Consider the halting problem[0]:

  In computability theory, the halting problem is the problem
  of determining, from a description of an arbitrary computer
  program and an input, whether the program will finish
  running, or continue to run forever. The halting problem is
  undecidable, meaning that no general algorithm exists that
  solves the halting problem for all possible program–input
  pairs.

Essentially, it identifies that mathematics cannot prove an arbitrary program will or will not terminate based on the input given to it. So if math cannot express a solution to this conundrum, how can any mathematical algorithm generate solutions to arbitrary problems which can be trusted to complete (a.k.a. "halt")?

Put another way, we all know "1 + 2 = 3" since elementary school. Basic math assumed everyone knows.

Imagine an environment where "1 + 2" 99% of the time results in "3", but may throw a `DivisionByZeroException`, return NaN[1], or rewrite the equation to be "PI x r x r".

Why would anyone trust that environment to reliably do what they instructed it to do?

0 - https://en.wikipedia.org/wiki/Halting_problem

1 - https://en.wikipedia.org/wiki/NaN

  • I find the challenge of using LLMs to usefully write software despite their non-deterministic nature to be interesting and deserving of study.

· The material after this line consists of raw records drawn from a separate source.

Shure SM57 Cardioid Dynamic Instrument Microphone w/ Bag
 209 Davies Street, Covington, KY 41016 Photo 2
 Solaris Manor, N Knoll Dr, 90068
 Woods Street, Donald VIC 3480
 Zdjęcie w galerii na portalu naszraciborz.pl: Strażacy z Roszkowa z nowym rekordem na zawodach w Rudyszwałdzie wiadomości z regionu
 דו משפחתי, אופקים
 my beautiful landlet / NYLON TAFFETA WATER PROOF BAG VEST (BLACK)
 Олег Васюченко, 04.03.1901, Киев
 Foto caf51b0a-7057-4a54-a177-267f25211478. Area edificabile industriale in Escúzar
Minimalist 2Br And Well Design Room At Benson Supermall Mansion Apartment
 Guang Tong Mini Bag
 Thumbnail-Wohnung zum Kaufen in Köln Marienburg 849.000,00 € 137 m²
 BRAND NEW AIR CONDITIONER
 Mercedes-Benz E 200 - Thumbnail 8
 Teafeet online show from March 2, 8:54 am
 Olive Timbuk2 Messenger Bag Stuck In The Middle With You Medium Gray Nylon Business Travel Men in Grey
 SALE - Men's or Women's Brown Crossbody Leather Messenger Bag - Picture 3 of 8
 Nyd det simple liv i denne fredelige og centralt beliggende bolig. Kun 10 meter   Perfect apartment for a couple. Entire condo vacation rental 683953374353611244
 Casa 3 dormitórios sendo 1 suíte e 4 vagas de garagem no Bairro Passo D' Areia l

    • I get the appeal and respect the study you are engaging.

      A meta-question I posit is; at what point does the investment in trying to get "LLMs to usefully write software despite their non-deterministic nature" become more than solving the problems at hand without using those tools?

      For the purpose of the aforementioned, please assume commercial use as opposed to academic research.